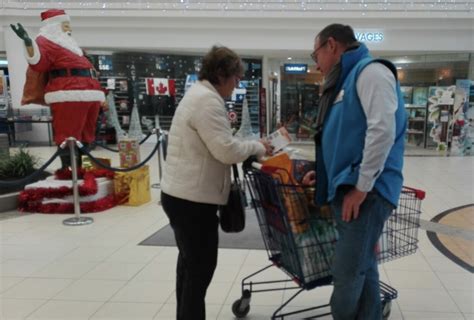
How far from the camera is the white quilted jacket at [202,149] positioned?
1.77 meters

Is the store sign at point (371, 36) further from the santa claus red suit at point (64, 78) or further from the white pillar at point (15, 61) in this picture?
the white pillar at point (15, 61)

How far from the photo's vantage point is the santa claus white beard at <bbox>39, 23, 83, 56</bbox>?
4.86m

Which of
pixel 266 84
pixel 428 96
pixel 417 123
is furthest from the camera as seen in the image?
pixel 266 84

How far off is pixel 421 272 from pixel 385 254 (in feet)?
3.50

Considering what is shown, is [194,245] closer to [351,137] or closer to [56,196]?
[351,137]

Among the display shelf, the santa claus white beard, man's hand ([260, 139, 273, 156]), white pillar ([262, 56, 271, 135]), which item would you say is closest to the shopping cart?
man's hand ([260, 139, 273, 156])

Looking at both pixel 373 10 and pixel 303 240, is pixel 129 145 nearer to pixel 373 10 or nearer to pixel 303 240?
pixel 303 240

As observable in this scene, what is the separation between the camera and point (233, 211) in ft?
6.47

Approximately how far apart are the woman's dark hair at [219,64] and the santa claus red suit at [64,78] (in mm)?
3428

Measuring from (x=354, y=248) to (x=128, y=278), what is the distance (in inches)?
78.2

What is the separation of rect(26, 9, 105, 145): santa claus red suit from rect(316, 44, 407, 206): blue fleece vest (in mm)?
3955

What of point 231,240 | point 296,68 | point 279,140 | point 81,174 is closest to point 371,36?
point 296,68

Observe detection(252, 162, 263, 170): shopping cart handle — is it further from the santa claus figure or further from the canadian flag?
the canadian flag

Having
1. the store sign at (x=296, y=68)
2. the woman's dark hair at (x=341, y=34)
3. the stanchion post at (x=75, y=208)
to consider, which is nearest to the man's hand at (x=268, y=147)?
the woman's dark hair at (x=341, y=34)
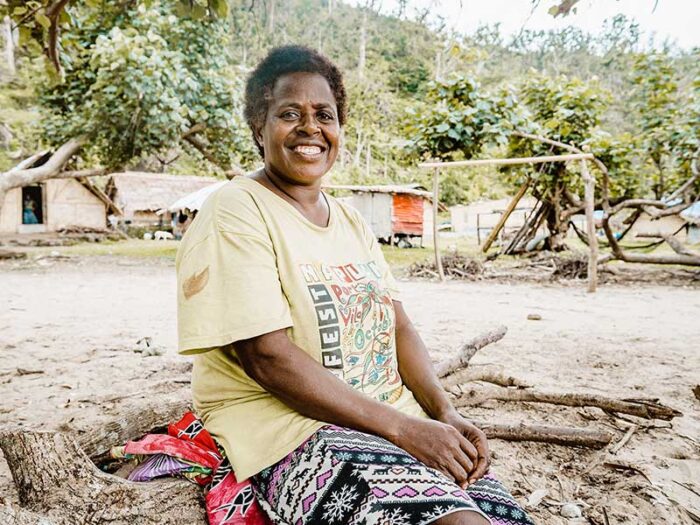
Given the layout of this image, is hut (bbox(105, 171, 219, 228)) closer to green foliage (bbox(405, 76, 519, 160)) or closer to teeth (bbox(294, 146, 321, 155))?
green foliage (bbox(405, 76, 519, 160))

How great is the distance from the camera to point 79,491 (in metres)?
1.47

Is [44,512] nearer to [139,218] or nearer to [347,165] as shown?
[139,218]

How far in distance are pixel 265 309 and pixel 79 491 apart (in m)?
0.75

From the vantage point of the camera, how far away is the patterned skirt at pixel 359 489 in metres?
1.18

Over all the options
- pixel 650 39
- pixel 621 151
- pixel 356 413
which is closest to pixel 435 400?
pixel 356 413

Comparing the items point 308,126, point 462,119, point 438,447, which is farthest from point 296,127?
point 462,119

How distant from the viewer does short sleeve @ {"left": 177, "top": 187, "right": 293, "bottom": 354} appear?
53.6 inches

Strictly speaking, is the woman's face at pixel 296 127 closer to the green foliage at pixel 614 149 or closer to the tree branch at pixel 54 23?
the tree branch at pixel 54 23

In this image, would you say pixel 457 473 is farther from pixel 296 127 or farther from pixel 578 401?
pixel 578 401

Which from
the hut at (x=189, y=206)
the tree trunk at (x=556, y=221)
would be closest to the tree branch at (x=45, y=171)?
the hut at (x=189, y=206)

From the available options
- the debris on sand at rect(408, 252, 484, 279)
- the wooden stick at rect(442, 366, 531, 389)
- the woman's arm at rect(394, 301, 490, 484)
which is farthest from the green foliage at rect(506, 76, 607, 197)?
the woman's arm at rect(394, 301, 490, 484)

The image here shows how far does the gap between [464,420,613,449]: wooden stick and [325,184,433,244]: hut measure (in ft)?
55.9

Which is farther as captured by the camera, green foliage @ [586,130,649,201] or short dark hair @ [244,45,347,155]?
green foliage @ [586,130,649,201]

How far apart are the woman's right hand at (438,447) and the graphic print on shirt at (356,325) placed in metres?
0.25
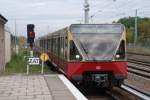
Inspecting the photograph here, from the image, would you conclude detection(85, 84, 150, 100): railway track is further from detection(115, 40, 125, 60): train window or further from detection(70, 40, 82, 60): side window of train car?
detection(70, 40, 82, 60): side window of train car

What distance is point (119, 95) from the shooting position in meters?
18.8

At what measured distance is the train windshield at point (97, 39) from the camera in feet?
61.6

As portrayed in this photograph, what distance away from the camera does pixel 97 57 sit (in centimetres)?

—————

▶ [WHAT IS BEING ASKED]:
Reproduce word for word every line from the one containing "Inspecting the photograph" through the final line of the rows, including both of those lines.

▶ [RESULT BELOW]:
Inspecting the photograph here, from the image, would you conclude detection(85, 84, 150, 100): railway track is further from detection(115, 40, 125, 60): train window or further from detection(70, 40, 82, 60): side window of train car?
detection(70, 40, 82, 60): side window of train car

What distance is point (119, 95) from the shooting position in meters?
18.8

At what measured distance is the train windshield at point (97, 39) from the camera in feet?
61.6

As portrayed in this photograph, what distance away from the camera does pixel 97 57 sit (in centimetres)?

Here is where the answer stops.